▸ **Данные**:
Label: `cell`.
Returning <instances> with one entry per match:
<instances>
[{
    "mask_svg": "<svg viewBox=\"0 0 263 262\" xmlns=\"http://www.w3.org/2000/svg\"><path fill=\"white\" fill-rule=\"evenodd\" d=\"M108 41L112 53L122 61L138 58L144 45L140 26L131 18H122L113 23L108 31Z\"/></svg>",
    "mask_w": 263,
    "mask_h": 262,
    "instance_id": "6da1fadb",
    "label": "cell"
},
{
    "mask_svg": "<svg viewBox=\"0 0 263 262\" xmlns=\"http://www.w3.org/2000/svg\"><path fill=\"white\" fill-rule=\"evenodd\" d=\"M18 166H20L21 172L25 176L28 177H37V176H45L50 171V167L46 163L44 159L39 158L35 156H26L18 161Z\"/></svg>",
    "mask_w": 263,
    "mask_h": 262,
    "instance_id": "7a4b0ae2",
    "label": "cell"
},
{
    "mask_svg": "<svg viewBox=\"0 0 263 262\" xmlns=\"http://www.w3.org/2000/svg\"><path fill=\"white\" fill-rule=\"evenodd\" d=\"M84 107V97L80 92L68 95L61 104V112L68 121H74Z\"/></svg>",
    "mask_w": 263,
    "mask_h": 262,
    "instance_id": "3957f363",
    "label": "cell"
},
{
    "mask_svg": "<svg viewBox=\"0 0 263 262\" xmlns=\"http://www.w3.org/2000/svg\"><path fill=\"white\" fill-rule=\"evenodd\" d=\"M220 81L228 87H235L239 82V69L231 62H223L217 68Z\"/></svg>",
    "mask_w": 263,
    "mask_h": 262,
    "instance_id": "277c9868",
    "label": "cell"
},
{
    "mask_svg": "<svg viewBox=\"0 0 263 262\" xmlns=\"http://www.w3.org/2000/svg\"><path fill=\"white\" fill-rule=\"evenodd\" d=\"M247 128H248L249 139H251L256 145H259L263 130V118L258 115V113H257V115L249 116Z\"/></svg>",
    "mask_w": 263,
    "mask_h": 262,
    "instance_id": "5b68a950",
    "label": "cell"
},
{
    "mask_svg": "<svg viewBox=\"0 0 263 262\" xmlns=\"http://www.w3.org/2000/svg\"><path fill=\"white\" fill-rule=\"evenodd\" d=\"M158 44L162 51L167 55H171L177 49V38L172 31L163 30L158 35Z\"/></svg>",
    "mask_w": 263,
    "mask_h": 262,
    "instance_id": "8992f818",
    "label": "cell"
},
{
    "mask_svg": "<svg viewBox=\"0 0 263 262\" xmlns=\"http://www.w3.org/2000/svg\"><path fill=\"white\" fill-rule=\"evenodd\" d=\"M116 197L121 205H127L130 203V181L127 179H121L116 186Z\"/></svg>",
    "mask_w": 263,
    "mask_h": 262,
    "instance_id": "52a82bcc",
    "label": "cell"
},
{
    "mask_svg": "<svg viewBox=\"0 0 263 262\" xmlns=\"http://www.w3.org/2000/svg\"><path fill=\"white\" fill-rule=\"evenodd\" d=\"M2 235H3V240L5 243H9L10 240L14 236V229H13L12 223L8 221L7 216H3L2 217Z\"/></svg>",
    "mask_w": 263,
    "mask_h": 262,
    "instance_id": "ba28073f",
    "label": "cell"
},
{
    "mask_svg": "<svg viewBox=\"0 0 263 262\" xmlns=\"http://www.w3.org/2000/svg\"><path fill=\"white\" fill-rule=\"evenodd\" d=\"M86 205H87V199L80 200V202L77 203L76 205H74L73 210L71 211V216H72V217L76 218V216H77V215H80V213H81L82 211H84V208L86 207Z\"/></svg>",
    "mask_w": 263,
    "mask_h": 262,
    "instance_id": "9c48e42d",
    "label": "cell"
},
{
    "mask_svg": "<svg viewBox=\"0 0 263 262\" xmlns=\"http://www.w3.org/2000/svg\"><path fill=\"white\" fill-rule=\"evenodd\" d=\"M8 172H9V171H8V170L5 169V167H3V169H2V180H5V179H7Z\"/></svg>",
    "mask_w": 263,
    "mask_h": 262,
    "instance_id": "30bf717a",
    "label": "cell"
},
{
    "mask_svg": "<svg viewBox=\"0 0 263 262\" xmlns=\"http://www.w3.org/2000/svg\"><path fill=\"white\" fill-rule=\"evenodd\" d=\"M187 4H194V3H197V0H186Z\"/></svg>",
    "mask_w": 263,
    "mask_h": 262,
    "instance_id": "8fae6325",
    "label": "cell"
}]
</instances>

▸ **Задание**: Приведите все строки записей выше, в которых встречается слово «instances».

▸ **Полный ответ**:
Returning <instances> with one entry per match:
<instances>
</instances>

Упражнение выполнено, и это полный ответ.